Program Testing: How Programmers Find Errors and Prove a Program Works
Unit 1 · Concept 4 of 5 · ~7 min read · 10–13% of AP exam
By APScore5 Editorial Team · AP CSP Subject Specialists
Run your program with normal, edge, and invalid inputs — then use what you find to make the program better. Built for AP CSP students preparing for the Create Task and unit MCQs.
Program testing is the process of running a program with different inputs to check whether it works the way you planned. Testing finds bugs before users do — and on the AP CSP Create Task, your testing description is one of the 6 rows on the rubric. Good testing uses normal cases, edge cases, and invalid inputs.
Updated May 2026Reviewed by APScore5 Editorial TeamAP Computer Science Principles Big Idea 1
4 test case typesRow 6 of Create Task rubricTesting ≠ debuggingTested in MCQs
Program testing is running your program with different inputs to check whether it works correctly. The goal is to find bugs early — while they're easy to fix — instead of letting users find them later. Strong testing covers normal cases, edge cases, and inputs the program wasn't designed to handle.
Every program has bugs. Real programmers don't avoid bugs — they find them quickly and fix them. Testing is the tool that makes that possible. When you test, you're not trying to prove your program works. You're trying to break it, because every break you find is a break a real user won't find later.
Figure - AP CSP Program Testing Case Types
Testing matters on the AP CSP exam in two specific ways. First, MCQs often describe a testing scenario and ask which input would best reveal a bug, or which test case would prove the program works. Second, Row 6 of the Create Task rubric asks you to describe two specific procedure calls with different arguments and outcomes — that's testing.
Testing is part of the larger program development process and closely tied to iterative development. You don't test once at the end. You test after every small change, find what's broken, fix it, then test again.
It also sits alongside collaboration in computing: partners often design tests together, compare expected outputs, and re-run cases after a fix. A shared test log keeps everyone aligned on what "working" means before you write program documentation for graders or users.
Why program testing matters on the AP CSP exam
Unit 1 MCQs frequently describe a short program and ask which input would best expose a bug, or whether a described action is testing or debugging. The Create Task dedicates an entire rubric row to how you tested two procedure calls. Treat testing as evidence, not a checkbox: you are showing that you ran the program, compared outputs, and learned something specific from each run.
Test types
Types of Test Cases
There are 4 main types of test cases: normal cases (expected inputs), edge cases (boundary values), invalid cases (unexpected inputs), and repeated cases (the same action done many times). Strong testing uses all four.

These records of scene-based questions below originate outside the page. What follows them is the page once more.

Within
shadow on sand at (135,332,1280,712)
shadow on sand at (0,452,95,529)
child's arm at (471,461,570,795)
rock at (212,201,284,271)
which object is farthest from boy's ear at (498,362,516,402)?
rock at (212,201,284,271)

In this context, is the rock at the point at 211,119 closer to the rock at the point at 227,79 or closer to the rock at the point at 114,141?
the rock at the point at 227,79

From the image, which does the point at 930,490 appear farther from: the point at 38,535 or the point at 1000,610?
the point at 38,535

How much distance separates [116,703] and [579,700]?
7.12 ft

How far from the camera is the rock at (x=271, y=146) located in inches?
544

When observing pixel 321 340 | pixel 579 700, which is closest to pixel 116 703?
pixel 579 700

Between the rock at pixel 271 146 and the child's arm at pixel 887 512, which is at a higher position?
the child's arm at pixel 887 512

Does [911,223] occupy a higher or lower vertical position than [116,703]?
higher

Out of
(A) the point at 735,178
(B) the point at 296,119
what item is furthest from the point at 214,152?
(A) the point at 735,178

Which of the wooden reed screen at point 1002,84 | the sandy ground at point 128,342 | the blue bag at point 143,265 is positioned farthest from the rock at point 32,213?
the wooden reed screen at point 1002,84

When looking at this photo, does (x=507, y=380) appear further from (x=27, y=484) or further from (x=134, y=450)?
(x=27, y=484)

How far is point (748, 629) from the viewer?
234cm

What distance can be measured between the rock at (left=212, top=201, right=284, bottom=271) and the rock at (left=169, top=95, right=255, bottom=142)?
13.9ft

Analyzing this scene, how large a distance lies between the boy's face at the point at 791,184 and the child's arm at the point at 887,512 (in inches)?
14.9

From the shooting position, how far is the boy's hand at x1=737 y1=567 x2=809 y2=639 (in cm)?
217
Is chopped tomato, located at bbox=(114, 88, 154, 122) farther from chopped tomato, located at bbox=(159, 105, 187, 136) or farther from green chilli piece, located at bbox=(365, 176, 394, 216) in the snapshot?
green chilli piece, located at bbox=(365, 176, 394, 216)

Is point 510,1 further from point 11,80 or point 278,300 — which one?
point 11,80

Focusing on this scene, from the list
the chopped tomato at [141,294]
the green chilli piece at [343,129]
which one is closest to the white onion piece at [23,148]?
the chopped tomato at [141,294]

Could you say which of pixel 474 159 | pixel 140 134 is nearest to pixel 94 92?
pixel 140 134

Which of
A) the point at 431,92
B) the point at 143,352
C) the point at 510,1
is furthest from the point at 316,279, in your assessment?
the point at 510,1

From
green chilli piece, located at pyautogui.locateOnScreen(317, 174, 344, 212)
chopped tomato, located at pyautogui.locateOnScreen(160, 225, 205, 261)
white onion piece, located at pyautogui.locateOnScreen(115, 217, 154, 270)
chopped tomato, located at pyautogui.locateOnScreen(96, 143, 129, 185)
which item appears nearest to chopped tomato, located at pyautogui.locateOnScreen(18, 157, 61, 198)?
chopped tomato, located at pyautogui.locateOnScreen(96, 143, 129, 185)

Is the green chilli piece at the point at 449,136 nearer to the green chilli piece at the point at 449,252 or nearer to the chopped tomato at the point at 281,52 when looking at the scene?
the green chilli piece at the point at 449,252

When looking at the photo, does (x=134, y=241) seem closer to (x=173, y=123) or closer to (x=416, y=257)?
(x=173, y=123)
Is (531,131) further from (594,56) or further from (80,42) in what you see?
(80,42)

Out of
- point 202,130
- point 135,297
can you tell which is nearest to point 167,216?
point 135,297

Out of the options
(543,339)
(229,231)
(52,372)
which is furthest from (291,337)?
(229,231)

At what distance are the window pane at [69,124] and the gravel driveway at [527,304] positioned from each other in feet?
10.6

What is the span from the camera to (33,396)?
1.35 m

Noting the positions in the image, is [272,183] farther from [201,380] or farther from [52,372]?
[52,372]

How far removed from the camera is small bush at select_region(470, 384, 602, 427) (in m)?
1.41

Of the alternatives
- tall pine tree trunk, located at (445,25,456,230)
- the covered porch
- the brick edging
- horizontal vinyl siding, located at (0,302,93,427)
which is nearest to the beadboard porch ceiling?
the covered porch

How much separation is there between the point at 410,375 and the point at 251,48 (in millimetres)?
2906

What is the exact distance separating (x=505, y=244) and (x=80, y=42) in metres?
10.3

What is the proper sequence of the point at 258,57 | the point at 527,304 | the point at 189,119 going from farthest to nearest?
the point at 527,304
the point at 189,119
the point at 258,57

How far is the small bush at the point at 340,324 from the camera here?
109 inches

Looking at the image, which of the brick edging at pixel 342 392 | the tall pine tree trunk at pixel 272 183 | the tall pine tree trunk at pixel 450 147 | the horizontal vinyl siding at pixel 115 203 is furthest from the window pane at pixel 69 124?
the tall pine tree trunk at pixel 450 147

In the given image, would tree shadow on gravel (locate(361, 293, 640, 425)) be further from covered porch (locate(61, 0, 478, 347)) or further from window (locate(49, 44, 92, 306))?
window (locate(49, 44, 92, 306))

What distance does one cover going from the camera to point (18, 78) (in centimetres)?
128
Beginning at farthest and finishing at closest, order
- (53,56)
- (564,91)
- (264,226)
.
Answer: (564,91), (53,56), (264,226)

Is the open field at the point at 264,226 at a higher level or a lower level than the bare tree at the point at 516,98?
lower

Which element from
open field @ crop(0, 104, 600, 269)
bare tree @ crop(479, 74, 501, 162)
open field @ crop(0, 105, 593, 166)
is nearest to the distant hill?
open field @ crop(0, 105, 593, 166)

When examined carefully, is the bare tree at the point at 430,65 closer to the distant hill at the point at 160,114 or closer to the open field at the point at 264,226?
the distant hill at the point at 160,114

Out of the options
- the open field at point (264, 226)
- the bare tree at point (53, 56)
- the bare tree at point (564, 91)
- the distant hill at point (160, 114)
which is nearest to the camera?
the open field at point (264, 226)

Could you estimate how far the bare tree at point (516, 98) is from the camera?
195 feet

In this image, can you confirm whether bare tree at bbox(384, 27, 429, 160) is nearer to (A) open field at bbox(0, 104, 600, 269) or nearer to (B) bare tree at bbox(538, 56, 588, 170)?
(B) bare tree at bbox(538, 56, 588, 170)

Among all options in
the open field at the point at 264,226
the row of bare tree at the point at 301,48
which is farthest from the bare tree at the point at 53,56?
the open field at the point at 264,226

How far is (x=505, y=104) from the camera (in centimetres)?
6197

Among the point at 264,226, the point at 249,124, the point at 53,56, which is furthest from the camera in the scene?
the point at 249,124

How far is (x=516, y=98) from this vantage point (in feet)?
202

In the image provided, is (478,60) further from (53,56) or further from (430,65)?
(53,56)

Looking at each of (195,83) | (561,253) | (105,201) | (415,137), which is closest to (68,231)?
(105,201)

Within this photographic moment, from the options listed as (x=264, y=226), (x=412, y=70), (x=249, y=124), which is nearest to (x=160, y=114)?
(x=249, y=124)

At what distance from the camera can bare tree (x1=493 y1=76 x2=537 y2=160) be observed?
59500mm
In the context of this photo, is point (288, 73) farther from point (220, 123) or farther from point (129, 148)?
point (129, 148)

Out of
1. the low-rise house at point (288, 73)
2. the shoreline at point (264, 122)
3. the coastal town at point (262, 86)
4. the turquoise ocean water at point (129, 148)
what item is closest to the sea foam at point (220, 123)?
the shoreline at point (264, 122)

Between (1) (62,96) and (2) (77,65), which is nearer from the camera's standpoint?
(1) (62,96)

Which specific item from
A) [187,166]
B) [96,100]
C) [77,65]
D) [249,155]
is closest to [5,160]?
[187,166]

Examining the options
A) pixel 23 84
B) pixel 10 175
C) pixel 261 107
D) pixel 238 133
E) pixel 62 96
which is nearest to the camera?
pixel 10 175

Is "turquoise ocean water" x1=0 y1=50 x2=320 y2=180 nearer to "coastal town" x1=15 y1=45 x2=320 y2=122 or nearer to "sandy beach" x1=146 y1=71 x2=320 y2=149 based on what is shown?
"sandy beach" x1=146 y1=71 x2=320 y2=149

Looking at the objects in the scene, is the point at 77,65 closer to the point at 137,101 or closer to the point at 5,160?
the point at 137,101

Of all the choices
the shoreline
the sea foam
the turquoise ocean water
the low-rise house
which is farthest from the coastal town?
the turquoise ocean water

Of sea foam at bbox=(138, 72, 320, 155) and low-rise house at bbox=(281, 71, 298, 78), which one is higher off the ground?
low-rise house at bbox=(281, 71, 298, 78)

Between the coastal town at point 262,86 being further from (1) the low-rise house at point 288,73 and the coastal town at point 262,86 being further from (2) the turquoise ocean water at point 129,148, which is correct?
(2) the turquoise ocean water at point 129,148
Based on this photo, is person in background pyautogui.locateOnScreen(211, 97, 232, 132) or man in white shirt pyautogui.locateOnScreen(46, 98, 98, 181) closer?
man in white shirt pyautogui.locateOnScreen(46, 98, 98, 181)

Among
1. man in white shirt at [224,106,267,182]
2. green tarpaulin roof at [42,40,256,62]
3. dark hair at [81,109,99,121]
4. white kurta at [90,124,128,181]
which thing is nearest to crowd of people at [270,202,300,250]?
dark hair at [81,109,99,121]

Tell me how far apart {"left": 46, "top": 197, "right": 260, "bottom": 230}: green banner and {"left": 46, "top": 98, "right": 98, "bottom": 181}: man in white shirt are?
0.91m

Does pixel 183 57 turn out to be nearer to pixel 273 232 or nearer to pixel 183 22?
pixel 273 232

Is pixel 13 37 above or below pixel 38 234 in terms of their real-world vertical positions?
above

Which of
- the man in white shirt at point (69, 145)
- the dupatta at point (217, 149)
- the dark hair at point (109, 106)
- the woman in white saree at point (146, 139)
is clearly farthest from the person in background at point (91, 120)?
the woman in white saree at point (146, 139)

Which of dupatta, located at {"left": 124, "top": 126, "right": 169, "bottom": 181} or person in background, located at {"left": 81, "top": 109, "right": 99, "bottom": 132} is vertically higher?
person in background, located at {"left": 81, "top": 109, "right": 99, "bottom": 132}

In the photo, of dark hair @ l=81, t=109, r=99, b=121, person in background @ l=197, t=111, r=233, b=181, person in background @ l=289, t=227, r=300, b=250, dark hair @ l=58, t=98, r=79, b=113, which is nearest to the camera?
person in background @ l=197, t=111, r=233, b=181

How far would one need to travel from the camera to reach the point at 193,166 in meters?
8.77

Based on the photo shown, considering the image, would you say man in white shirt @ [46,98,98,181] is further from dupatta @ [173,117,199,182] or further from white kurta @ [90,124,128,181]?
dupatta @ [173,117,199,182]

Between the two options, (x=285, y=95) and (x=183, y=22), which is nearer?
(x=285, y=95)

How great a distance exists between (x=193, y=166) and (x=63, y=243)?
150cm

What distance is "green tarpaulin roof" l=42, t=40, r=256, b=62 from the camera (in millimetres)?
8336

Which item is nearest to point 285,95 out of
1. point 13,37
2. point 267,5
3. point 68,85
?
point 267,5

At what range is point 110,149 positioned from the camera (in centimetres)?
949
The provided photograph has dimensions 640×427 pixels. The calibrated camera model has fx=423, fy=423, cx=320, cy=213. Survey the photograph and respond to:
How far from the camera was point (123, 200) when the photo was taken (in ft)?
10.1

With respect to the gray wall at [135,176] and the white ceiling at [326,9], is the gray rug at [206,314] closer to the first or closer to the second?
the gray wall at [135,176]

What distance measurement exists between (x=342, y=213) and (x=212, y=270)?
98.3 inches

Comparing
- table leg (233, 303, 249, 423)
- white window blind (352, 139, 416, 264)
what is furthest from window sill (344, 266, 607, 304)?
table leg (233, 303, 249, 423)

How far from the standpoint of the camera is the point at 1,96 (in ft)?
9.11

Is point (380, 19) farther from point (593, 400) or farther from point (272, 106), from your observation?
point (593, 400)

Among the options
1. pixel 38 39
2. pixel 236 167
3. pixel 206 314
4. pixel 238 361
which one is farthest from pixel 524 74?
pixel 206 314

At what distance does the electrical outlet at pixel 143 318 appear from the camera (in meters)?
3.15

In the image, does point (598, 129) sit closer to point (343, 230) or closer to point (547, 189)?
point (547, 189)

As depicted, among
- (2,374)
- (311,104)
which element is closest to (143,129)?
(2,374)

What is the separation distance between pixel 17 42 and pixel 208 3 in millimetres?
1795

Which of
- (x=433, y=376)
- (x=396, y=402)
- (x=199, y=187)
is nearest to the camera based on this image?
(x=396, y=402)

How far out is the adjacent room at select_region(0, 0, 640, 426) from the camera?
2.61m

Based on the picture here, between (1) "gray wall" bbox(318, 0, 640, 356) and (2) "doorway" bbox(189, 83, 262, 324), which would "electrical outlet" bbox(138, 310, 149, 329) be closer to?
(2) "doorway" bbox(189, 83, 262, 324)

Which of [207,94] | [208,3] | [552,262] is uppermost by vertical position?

Figure - Program Testing Workflow AP CSP
Type
What it tests
Example for a quiz app
Normal case
Inputs you expect users to give
User types the correct answer
Edge case
Inputs at the boundary of allowed values
User enters 0 questions or the maximum number
Invalid case
Inputs the program wasn't designed to handle
User leaves the answer blank or types a number where text was expected
Repeated case
The same action many times in a row
User clicks "Next" 100 times rapidly
Why each type matters
Normal cases prove the program works for typical use. If a quiz app doesn't handle a correct answer, nothing else matters.
Edge cases find bugs hidden at boundaries — the first item in a list, the last item, the largest allowed value, the empty case. Most bugs hide here.
Invalid cases test how the program handles surprise inputs. Real users will hit the wrong button, type the wrong thing, or leave fields blank. A strong program either prevents these or handles them gracefully.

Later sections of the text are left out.